Problems to work on =
(1) In the BART forum post below, which version of transformers does the author report using?
(2) Reproduce the part of the BART forum post that starts with "I suspect I’m" and goes on through "inference and evaluation.".

Provided text =
---------------
BART model.generate() RuntimeError: Boolean value of Tensor with more than one value is ambiguous

I suspect I’m making some basic mistake here. I’m trying to finetune BART for a sequence to sequence generation task. I first ran into all the issues discussed here including the final unresolved one about the process getting killed during evaluation due to running out of RAM memory when using Trainer for evaluation. So I tried writing a custom script for inference and evaluation.
I’m working with Python 3.8.11 and transformers 4.17.0 and here is what I’m starting with:

import torch
from transformers import AutoTokenizer, AutoModelForSeq2SeqLM

if __name__ == '__main__':
    model = AutoModelForSeq2SeqLM.from_pretrained("facebook/bart-base")
    tokenizer = AutoTokenizer.from_pretrained("facebook/bart-base", use_fast=True)
    input_texts = ["Input text 1", "Longer input text 2"]
    input_encodings = tokenizer(input_texts, padding=True, truncation=True)
    input_ids = torch.tensor(input_encodings["input_ids"])
---------------
Information shown =
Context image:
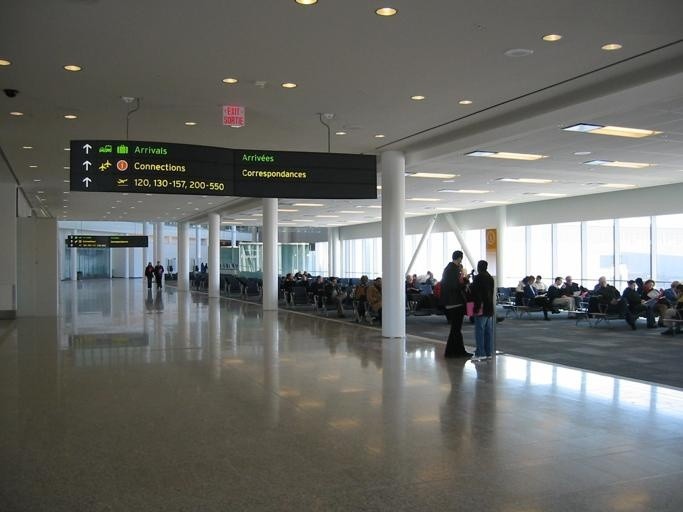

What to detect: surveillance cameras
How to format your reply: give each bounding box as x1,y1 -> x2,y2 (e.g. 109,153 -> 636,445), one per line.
3,89 -> 18,98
---------------
The solutions =
(1) Version 4.17.0.

(2)
I suspect I’m making some basic mistake here. I’m trying to finetune BART for a sequence to sequence generation task. I first ran into all the issues discussed here including the final unresolved one about the process getting killed during evaluation due to running out of RAM memory when using Trainer for evaluation. So I tried writing a custom script for inference and evaluation.